• **Task requirements**:
[1] Change "opioids" to "narcotics" in the article on Xanax scheduling, and write out the passage from "What Schedule Drug" up to and including "risks as well." with that change.
[2] Please continue the article on Xanax scheduling from the point where it stops.

• **Source document**:
What Schedule Drug Is Xanax?
Prescription Drug Abuse in the U.S.
There is an ongoing prescription drug epidemic in the U.S. right now. The primary drugs of abuse are opioids, but other classes of drugs have been involved in the spiking overdose numbers and fatalities recorded each year. One such type of drugs are benzodiazepines. Benzodiazepines are intended to be short-term treatment options for anxiety and panic disorders. They do have therapeutic benefits for some patients, but they carry some risks as well.
Many prescription drugs are considered controlled substances as defined by the DEA in the U.S. The drug schedule is based on whether or not a substance has potential medical uses and how habit-forming it is considered to be. There are varying legal ramifications for being caught with certain drugs, including prescription drugs if you don’t have a legitimate prescription for its use.
- Schedule I: These substances have no currently accepted medical uses in the U.S. They are also considered unsafe based on available information and research. They are known to have a high potential for abuse. Heroin is one Schedule I drug, as are LSD and marijuana, although many states have legalized marijuana.

• **Given material**:
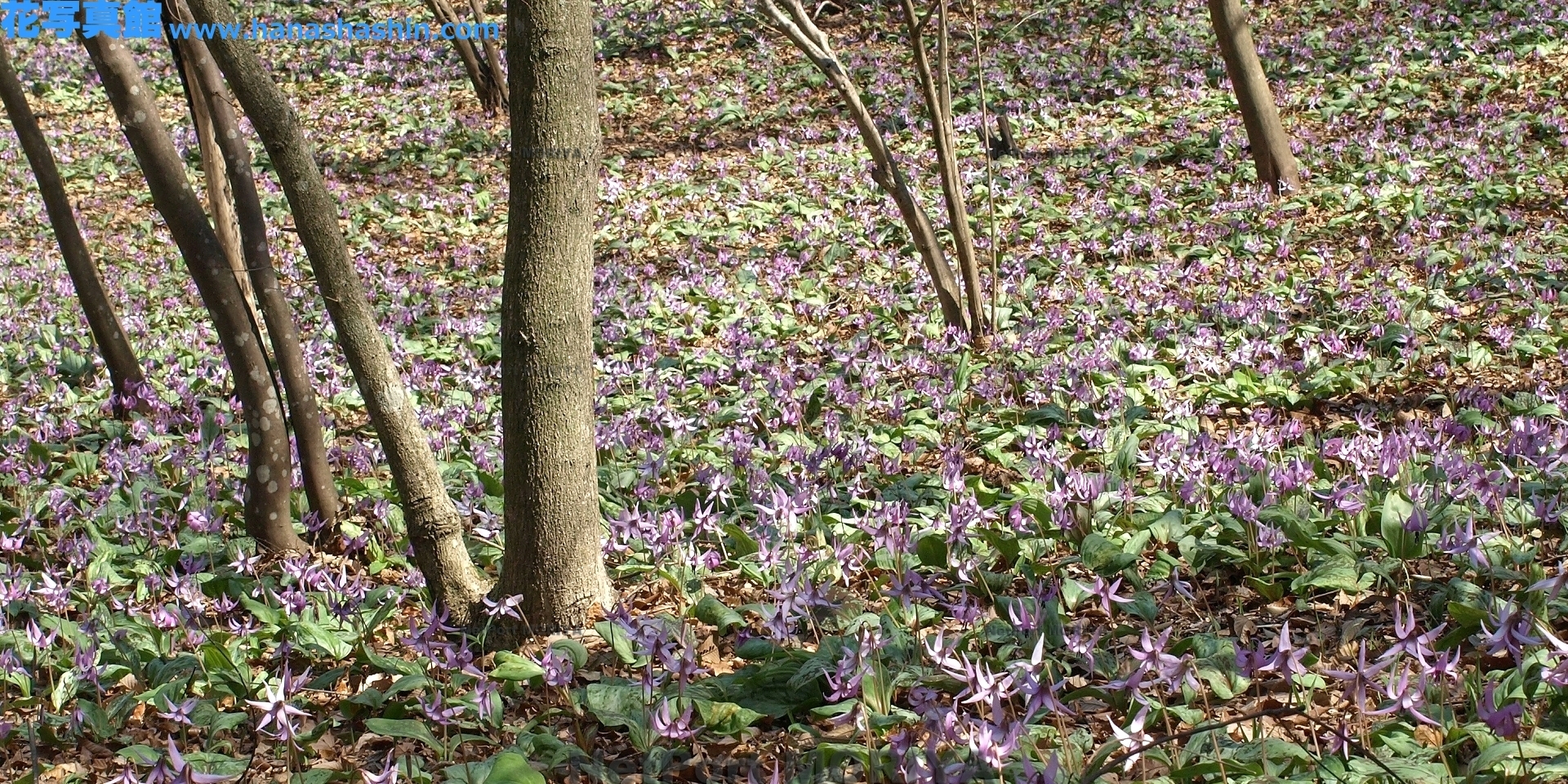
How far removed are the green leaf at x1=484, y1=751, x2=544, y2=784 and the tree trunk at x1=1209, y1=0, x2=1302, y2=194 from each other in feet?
28.9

• **Answers provided**:
[1]
What Schedule Drug Is Xanax?
Prescription Drug Abuse in the U.S.
There is an ongoing prescription drug epidemic in the U.S. right now. The primary drugs of abuse are narcotics, but other classes of drugs have been involved in the spiking overdose numbers and fatalities recorded each year. One such type of drugs are benzodiazepines. Benzodiazepines are intended to be short-term treatment options for anxiety and panic disorders. They do have therapeutic benefits for some patients, but they carry some risks as well.

[2]
- Schedule II: Drugs grouped under the Schedule II category have a high potential for abuse. This includes physical dependence and psychological addiction. Opioid pain relievers like hydromorphone, morphine, fentanyl and methadone are all included on this list. Stimulants such as amphetamine and methamphetamine are also considered Schedule II. Despite the fact that these drugs have high abuse potential, most do have accepted medical uses.
- Schedule III: Schedule III controlled substances have a potential for abuse and addiction but at a lesser level than Schedule II substances. They may include certain narcotics such as buprenorphine as well products that have less than 90 mg of codeine per dosage. Non-narcotics that are Schedule III include ketamine and testosterone.
- Schedule IV: These substances have a low potential for abuse, at least relative to Schedule III. Anti-anxiety medicines are often included on this list as are many sleep aids.
- Schedule V: Finally, Schedule V drugs have a low potential for abuse, and this group includes cough medicines with a limited amount of codeine.